Because the 'zoo keeps many operations such as Graphic Design and Marketing in-house it generates a considerable amount of data on a day-to-day basis. It's a challenge to keep all this centralised and backed up. What I have done to achieve ample storage with basic redundancy is use a 'front end' NAS (Network Attached Storage) combined with a 'back end' NAS located elsewhere from the front end serving as the primary backup/archive.

The users access the front end NAS directly and generally work from its shares. This will change in future as I intend to access it as a iSCSI mount on a server. This NAS is a standard box housing JBOD and runs OpenFiler - you have probably read about it here earlier. The performance of this NAS is fairly ordinary but since its the network that presents the bottleneck its not something to be concerned about at this stage.

The back end NAS is a purpose built NAS from a company called Thecus, the N5200. It houses up to 5 SATA disks and supports RAIDs 0 thru to 10. I've set up this particular one with 5 x 750GB disks with RAID5. This provides enough space to backup the front end NAS at maximum capacity - about 2.5TB total.
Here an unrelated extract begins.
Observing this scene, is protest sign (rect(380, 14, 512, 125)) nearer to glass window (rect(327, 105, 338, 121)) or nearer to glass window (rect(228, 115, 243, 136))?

I'm currently backing up the front end NAS via rsync to the Thecus. I had to find the rsync 'module' to install on the Thecus first as it doesn't support it by default however it wasn't a difficult process.

I will consider a Thecus 1U4500 NAS to go with a future Novell OES2 server - mounting it as an iSCSI volume for localised e-mail/data archiving. This will probably use another 5200 for backups.

Overall this provides us with a sizable storage pool at a very reasonable cost. I would like to implement a proper SAN however our needs aren't that great at this stage and a single form of redundancy appears to be acceptable to management. I'll always plan for the upgrade though.